Task goal: Among the entries below, find all lines that include "Zealand" and copy them.

Saved data entries
# # # # #

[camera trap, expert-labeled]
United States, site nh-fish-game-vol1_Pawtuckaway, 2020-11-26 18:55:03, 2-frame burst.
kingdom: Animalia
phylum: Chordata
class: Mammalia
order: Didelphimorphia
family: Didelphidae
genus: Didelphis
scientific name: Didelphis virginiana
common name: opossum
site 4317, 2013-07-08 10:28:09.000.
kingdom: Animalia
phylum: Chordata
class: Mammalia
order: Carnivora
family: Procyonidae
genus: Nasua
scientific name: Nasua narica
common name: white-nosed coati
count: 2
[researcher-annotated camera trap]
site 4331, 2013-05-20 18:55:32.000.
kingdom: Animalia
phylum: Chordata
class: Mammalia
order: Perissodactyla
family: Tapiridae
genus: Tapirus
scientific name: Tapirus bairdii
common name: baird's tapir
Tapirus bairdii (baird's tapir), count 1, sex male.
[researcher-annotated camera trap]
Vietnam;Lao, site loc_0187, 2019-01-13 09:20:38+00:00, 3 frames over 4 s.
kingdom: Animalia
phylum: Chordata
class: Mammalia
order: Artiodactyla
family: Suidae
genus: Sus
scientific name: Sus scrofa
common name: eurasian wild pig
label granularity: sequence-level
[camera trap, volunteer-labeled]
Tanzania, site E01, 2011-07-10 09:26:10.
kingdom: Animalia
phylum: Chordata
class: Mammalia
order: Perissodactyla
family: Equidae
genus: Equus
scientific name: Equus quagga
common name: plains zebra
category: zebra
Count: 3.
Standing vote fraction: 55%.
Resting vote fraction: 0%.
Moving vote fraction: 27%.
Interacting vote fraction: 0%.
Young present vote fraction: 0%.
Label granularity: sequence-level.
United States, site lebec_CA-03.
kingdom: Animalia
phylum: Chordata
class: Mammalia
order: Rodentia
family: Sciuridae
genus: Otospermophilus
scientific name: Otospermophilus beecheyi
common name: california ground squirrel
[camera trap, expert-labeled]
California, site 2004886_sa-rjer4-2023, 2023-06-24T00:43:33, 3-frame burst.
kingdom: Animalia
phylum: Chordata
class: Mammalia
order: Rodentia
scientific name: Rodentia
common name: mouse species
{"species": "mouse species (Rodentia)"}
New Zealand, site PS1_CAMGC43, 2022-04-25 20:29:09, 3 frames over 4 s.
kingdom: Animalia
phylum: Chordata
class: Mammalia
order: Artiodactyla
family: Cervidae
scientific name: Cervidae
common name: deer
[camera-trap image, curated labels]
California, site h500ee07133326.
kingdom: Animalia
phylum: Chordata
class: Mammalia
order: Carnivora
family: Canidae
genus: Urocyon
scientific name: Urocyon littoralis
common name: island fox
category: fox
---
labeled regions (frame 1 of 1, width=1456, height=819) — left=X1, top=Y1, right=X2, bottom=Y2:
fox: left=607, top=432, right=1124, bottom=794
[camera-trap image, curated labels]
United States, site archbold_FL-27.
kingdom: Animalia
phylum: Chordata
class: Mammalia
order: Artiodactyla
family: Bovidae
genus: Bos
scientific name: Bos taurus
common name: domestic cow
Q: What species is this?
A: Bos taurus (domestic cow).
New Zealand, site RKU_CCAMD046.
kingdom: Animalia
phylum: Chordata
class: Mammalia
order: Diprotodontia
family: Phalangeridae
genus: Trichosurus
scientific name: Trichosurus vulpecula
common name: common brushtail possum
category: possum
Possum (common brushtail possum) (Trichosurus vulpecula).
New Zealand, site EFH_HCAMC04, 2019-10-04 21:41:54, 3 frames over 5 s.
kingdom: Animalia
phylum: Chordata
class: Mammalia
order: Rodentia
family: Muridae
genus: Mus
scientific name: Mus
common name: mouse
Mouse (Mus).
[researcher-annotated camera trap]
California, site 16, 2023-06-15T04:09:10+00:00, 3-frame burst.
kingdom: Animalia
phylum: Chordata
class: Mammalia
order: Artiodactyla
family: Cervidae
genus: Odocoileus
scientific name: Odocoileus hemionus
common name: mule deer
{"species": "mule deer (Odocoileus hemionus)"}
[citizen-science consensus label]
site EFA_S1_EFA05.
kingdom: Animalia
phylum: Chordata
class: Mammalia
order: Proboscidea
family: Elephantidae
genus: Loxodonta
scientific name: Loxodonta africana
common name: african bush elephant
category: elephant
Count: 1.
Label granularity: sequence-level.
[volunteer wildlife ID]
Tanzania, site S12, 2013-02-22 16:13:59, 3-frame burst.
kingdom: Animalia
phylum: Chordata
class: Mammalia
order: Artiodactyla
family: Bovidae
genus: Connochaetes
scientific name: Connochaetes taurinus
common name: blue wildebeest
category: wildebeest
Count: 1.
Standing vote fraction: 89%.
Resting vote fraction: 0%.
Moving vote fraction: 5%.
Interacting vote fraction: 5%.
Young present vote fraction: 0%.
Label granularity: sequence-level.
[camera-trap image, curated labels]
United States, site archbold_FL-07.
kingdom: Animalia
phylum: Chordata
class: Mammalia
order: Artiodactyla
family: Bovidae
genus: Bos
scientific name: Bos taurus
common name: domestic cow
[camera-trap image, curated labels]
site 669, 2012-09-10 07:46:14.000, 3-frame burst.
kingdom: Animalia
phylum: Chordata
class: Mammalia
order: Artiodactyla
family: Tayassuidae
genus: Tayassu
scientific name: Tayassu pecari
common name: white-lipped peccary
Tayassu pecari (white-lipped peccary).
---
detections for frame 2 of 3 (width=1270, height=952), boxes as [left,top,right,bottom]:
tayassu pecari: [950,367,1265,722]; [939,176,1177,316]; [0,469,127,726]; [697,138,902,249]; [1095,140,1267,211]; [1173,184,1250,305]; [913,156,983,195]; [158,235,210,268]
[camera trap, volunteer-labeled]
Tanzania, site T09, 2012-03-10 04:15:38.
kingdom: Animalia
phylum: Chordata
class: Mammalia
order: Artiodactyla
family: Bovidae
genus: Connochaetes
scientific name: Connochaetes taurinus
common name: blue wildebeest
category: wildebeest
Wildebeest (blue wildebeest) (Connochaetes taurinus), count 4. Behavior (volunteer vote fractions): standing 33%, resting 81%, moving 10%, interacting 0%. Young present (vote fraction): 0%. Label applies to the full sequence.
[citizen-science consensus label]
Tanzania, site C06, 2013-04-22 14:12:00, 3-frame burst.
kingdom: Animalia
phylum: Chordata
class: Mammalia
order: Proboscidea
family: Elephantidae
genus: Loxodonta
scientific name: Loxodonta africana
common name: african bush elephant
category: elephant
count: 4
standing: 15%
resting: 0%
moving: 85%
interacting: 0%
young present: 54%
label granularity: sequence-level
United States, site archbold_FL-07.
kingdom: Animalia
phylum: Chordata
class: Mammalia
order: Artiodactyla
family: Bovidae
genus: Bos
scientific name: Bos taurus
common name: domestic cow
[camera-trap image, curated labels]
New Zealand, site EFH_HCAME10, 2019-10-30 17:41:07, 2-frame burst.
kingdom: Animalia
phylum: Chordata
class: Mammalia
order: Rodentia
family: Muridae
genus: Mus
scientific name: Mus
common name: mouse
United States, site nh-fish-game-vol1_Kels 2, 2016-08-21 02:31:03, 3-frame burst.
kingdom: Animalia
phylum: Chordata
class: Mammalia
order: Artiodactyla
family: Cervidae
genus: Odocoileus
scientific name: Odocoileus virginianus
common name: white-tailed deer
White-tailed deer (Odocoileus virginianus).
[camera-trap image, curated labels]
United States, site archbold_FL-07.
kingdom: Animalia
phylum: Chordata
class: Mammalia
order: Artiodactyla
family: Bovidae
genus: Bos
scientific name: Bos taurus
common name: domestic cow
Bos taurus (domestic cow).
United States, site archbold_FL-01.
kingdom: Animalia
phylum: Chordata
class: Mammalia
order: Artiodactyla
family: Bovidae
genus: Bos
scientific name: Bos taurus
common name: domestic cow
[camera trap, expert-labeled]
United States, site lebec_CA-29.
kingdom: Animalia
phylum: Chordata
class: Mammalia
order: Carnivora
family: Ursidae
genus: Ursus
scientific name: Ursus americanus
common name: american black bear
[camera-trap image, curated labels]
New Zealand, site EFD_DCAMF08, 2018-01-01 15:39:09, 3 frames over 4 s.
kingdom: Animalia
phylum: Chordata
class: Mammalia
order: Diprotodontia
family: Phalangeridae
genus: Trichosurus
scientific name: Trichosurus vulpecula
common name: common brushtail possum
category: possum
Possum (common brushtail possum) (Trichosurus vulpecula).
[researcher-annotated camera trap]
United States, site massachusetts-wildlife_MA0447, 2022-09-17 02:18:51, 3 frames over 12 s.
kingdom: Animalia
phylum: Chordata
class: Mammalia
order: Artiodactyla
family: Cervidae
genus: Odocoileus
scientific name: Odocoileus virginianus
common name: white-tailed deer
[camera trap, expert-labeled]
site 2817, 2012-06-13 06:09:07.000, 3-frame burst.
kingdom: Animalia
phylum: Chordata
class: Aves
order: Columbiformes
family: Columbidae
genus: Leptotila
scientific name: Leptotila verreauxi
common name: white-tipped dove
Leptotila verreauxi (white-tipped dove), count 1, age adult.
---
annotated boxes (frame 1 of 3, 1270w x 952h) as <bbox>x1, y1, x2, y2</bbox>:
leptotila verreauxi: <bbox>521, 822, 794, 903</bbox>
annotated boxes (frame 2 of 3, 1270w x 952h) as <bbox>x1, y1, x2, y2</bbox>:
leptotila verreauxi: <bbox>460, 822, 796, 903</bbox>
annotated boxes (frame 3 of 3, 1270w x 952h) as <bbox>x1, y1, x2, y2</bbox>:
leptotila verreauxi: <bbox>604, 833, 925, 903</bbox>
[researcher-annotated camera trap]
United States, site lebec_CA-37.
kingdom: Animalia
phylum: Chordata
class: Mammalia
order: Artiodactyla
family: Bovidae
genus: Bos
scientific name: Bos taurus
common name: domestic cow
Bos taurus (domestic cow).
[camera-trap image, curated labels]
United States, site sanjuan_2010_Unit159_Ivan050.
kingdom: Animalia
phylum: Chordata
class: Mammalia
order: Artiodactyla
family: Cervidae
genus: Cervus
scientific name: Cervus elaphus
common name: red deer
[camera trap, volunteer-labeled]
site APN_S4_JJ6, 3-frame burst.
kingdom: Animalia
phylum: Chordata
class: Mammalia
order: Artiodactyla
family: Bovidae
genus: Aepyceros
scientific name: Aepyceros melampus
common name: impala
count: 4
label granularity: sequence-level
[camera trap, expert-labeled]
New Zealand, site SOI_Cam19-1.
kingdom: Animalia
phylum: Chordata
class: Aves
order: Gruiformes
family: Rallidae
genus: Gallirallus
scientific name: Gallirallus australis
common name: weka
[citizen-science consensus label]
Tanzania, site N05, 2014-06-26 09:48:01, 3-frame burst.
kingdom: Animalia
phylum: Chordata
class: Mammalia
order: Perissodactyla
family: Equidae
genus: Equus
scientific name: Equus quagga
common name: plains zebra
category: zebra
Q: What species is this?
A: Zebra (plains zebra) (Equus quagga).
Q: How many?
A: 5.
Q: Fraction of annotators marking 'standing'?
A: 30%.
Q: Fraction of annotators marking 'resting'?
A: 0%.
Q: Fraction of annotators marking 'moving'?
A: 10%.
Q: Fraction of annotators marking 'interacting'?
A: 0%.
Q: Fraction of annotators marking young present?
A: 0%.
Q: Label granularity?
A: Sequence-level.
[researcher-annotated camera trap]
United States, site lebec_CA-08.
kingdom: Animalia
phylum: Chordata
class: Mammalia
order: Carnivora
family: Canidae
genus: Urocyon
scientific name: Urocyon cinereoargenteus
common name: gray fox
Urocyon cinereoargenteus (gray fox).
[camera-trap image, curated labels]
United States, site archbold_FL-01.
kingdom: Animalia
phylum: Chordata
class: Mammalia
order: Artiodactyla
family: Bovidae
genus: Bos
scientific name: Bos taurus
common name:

# # # # #

Output:
New Zealand, site PS1_CAMGC43, 2022-04-25 20:29:09, 3 frames over 4 s.
New Zealand, site RKU_CCAMD046.
New Zealand, site EFH_HCAMC04, 2019-10-04 21:41:54, 3 frames over 5 s.
New Zealand, site EFH_HCAME10, 2019-10-30 17:41:07, 2-frame burst.
New Zealand, site EFD_DCAMF08, 2018-01-01 15:39:09, 3 frames over 4 s.
New Zealand, site SOI_Cam19-1.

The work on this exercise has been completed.